_LISTED RECORDS_
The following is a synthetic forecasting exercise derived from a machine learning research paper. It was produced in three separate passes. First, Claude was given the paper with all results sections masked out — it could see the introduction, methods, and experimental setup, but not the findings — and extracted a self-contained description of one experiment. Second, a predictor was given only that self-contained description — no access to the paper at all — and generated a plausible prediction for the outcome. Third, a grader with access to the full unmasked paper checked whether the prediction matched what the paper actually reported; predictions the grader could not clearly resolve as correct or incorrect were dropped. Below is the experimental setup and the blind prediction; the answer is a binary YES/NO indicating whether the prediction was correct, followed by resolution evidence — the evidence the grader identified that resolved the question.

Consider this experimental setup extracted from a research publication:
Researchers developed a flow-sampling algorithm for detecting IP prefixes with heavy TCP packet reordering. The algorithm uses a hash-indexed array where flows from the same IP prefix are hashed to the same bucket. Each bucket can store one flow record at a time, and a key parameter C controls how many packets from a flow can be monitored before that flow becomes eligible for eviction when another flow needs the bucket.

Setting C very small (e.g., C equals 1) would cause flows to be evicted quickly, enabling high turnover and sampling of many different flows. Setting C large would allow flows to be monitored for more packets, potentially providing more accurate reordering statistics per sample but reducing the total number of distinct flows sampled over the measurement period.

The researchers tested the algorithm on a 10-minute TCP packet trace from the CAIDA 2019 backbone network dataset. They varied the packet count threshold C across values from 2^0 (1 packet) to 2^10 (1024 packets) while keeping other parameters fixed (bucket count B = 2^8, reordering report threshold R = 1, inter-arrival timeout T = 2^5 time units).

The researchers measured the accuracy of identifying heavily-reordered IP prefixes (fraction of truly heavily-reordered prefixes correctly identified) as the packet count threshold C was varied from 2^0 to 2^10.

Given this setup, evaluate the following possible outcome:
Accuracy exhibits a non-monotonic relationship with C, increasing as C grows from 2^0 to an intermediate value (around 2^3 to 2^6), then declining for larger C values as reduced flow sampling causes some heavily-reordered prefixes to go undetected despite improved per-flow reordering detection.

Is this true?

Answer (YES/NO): NO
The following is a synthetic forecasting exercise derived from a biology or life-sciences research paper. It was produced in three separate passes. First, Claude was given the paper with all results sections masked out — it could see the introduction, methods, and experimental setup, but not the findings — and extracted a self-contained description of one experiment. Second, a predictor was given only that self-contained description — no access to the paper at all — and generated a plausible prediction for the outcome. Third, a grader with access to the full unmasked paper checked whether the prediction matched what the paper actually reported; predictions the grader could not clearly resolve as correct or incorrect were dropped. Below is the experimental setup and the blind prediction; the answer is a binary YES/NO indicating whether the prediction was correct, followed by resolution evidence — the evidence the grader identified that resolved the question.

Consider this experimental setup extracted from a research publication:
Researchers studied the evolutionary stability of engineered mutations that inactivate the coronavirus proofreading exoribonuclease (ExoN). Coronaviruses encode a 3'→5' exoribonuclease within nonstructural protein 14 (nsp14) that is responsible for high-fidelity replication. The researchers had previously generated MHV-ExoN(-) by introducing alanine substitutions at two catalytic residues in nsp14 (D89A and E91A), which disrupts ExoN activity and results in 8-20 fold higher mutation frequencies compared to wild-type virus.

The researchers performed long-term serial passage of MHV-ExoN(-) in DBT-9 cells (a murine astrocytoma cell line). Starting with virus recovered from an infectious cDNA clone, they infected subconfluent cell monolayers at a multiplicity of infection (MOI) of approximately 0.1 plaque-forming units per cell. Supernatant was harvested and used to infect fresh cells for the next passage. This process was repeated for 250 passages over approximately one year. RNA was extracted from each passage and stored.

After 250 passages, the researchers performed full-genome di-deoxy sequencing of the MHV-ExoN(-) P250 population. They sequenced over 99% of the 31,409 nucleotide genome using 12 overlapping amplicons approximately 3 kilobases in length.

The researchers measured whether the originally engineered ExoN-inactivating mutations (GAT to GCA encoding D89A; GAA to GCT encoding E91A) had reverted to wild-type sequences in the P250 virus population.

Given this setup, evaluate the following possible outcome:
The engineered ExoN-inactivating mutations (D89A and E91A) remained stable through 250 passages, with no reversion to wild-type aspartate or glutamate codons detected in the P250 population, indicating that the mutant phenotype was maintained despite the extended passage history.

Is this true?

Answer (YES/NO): YES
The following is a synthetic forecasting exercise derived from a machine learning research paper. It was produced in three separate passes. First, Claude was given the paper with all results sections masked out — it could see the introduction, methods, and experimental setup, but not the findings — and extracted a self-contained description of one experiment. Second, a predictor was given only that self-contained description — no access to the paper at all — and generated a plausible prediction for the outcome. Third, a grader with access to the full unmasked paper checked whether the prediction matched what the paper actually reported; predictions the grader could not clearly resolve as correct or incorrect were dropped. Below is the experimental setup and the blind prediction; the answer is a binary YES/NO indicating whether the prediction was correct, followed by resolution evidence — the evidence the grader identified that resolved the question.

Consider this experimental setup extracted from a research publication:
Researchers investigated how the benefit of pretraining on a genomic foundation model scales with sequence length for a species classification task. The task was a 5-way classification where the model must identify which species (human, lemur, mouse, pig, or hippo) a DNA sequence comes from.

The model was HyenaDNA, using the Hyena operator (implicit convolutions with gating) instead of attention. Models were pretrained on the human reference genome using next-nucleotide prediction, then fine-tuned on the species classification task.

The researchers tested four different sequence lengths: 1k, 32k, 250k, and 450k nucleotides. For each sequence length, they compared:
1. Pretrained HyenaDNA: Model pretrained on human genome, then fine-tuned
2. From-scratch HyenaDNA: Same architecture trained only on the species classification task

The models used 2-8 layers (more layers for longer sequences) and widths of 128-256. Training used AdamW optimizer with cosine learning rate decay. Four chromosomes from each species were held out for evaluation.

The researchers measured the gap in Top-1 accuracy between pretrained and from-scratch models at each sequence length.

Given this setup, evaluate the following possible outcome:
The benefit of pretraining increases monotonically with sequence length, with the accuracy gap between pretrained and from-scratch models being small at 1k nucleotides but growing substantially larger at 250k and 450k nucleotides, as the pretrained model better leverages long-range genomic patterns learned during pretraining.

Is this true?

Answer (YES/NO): NO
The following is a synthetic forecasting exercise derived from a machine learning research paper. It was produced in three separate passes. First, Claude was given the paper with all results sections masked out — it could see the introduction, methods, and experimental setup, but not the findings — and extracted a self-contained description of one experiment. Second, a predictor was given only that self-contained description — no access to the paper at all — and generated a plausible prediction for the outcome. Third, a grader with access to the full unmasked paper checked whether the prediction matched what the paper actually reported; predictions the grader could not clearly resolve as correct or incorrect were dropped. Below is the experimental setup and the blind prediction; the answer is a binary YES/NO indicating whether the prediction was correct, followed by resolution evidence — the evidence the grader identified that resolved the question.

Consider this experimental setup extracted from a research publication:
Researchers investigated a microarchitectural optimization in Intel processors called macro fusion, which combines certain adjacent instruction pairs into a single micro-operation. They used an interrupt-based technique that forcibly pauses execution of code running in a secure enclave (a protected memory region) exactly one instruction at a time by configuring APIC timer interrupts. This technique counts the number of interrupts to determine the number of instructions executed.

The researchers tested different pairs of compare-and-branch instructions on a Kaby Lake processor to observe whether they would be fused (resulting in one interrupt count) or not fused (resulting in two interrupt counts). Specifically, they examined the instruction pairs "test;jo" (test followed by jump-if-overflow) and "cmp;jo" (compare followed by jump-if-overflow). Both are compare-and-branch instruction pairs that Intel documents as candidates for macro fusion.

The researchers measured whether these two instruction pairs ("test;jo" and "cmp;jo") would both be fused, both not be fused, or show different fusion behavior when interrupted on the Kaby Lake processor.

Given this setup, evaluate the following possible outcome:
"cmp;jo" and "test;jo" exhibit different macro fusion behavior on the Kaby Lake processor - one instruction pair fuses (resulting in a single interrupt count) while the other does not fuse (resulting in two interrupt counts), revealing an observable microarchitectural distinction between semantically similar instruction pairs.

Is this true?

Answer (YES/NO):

_THE PROBLEM_
Look through the entries above for the word "sequences". Copy every line where it shows up.

_ANSWER BOX_
The researchers measured whether the originally engineered ExoN-inactivating mutations (GAT to GCA encoding D89A; GAA to GCT encoding E91A) had reverted to wild-type sequences in the P250 virus population.
The models used 2-8 layers (more layers for longer sequences) and widths of 128-256. Training used AdamW optimizer with cosine learning rate decay. Four chromosomes from each species were held out for evaluation.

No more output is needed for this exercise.